__TEXTO FORNECIDO__:
━━━

Cada etapa compõe um ciclo: do reconhecimento do território à criação de vínculos de cuidado que sustentam a minifloresta. A metodologia adotada no percurso de educação ambiental é adaptada conforme o contexto, com a elaboração de programas pedagógicos específicos para cada público envolvido. Em escolas, as miniflorestas funcionam como salas de aula ao ar livre; em unidades básicas de saúde, revelam a importância do contato com as árvores e o solo para a saúde física e emocional; em parques, tornam-se espaços de estudo, convivência e contemplação. Quando uma floresta nasce em um terreno antes vazio, o entorno ganha novo sentido: o espaço público se torna território vivo.

━━━

__BLOCO DE DADOS__:
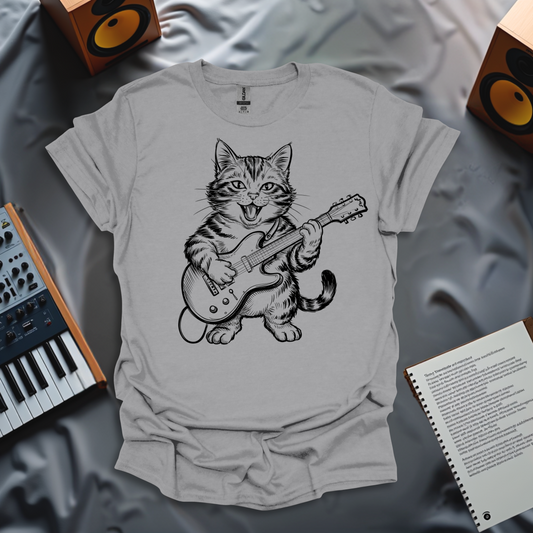 Rock 'n' Roll Feline T-Shirt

━━━

__PERGUNTAS__:
1 > Segundo o texto sobre as miniflorestas, que papel elas cumprem nas escolas?
2 > Por favor, dê continuidade ao texto sobre as miniflorestas a partir da última frase.
Esse material é independente do texto sobre as miniflorestas.

__RESPOSTAS__:
1 > Funcionam como salas de aula ao ar livre.

2 >
Ciência, equidade e engajamento social

A técnica de plantio que usamos adapta o método Miyawaki, criado pelo botânico japonês Akira Miyawaki, para o contexto urbano brasileiro: o adensamento elevado de árvores e a diversidade aceleram o crescimento, reduzem custos de manutenção e potencializam os serviços ecossistêmicos necessários para a adaptação climática das cidades, como a diminuição do calor. Um estudo realizado na Inglaterra mostrou uma taxa média de sobrevivência de 79% das árvores plantadas com esse método, frente a 47% nos plantios convencionais. 

Na cidade de São Paulo, o desafio é também social: a desigualdade na distribuição de áreas verdes faz com que o excesso de concreto e as ilhas de calor afetem desproporcionalmente as populações de baixa renda. Implantar miniflorestas nas periferias, onde o verde é escasso, foi uma escolha que fizemos para reduzir essa desigualdade climática. 

Levantamentos de campo mostram que o solo dentro das miniflorestas pode atingir temperaturas até 20°C mais baixas do que as de áreas pavimentadas dos pátios das escolas onde atuamos. Mais do que um indicador ecológico, essa diferença representa uma contribuição efetiva para a justiça climática: um ganho concreto para as populações que mais sentem os efeitos do calor extremo.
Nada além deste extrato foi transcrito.